Four elements for a medical malpractice case in New York

Victims of medical malpractice must establish their case by proving these legal elements.

Everyone makes mistakes. Although some level of mistake is acceptable, there are breaches of trust that are so extreme the person responsible should be held accountable. This is especially true when the breach involves a medical professional that is tasked with providing care to a patient. When the doctor makes a mistake that leads to injury to the patient, that medical professional should be held responsible.

Injured patients can hold negligent or reckless medical providers accountable through a medical malpractice claim.

There are certain rules that go along with these claims. For example, in order to move forward with a claim, basic elements must be established. Having an understanding of the foundational elements to a medical malpractice claim can help patients decide if they should move forward with the claim.

What are the basic elements of a medical malpractice claim?

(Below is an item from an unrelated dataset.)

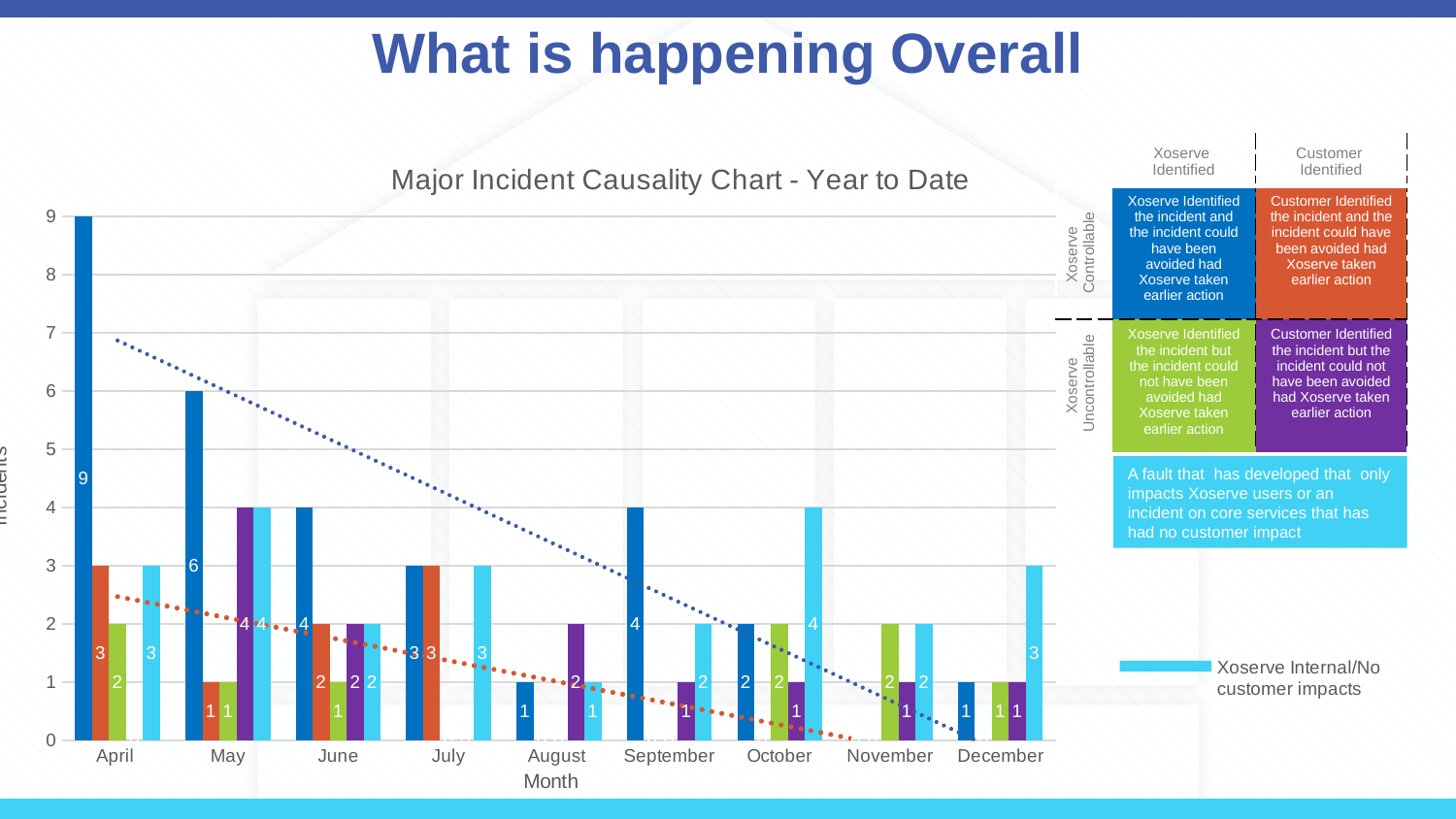
In the Major Incident Causality Chart, what is the value of the dark blue bar for April? 9 What kind of chart is the Major Incident Causality Chart? Bar chart In the Major Incident Causality Chart, what is the value of the light blue (Xoserve Internal/No customer impacts) bar for December? 3 In the Major Incident Causality Chart, which month has the larger light blue (Xoserve Internal/No customer impacts) bar, May or June? May In the Major Incident Causality Chart, what is the difference between the dark blue bar for April and the dark blue bar for May? 3 In the Major Incident Causality Chart, what is the value of the light blue (Xoserve Internal/No customer impacts) bar for October? 4 How many months are shown on the x axis of the Major Incident Causality Chart? 9 In the Major Incident Causality Chart, what is the value of the purple bar for May? 4 In the Major Incident Causality Chart, which month has the highest dark blue bar? April What is the title of the chart on the slide? Major Incident Causality Chart - Year to Date In the Major Incident Causality Chart, does the dark blue dotted trend line rise or fall from April to December? Fall According to the legend, what does the light blue bar in the Major Incident Causality Chart represent? Xoserve Internal/No customer impacts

Medical malpractice is defined within a publication with the United States National Library of Medicine and National Institutes of Health as "any act or omission by a physician during treatment of a patient that deviates from accepted norms of practice in the medical community and causes an injury to the patient." This definition is broken down into four essential elements:

  • Duty. The patient needs to establish that the medical professional accused of medical malpractice had a duty of care to the patient. This is generally the easiest element to establish; it can be met by showing that a doctor/patient relationship was present.
  • Breach. Next, it must be shown that the physician failed to meet this duty. This requires a review of the accepted standard of care. This is generally defined as the care a reasonable professional in a similar situation with similar training would provide. Expert testimony is often needed to meet this element.
  • Causation. The patient must also show that the failure to fulfill this duty was the cause of the injury.
  • Damage. Finally, it must be established that the medical malpractice resulted in an injury. The court will then use various calculations to determine a monetary award that is designed to help make the patient whole again.

As noted with the second element, most med mal cases require expert testimony. This generally involves the use of someone knowledgeable within the medical community to explain if the physician failed to meet the expected standard of care when working with the patient. This expert is often another physician that practices the same type of medicine.

Are there restrictions to filing a med mal case in New York?

Claims for medical malpractice must be filed in a timely manner. The time limit guiding these claims is referred to as the statute of limitations. Current law requires that lawsuits are filed within 2 ½ years after the alleged malpractice occurred.

It is important to note that this area of law is often changing. A bill is currently under consideration that would extend this time period. The law would result in the statute of limitations time period beginning when the patient realizes that he or she may have been harmed by a physician and extends the deadline to 10 years after the act of malpractice. Those in favor of reform use the example of a cancer patient who was misdiagnosed to support the proposal. They contend that these patients may not be aware that they were victims of med mal until after the 2 ½ time period has expired.

Although the fate of this proposal is not yet known, it provides an example of the evolving nature of this area of law. As such, victims of medical malpractice are often wise to seek the legal counsel of an experienced personal injury attorney. Your attorney will provide rigorous analysis of your situation and build a case to help better ensure your legal rights are protected.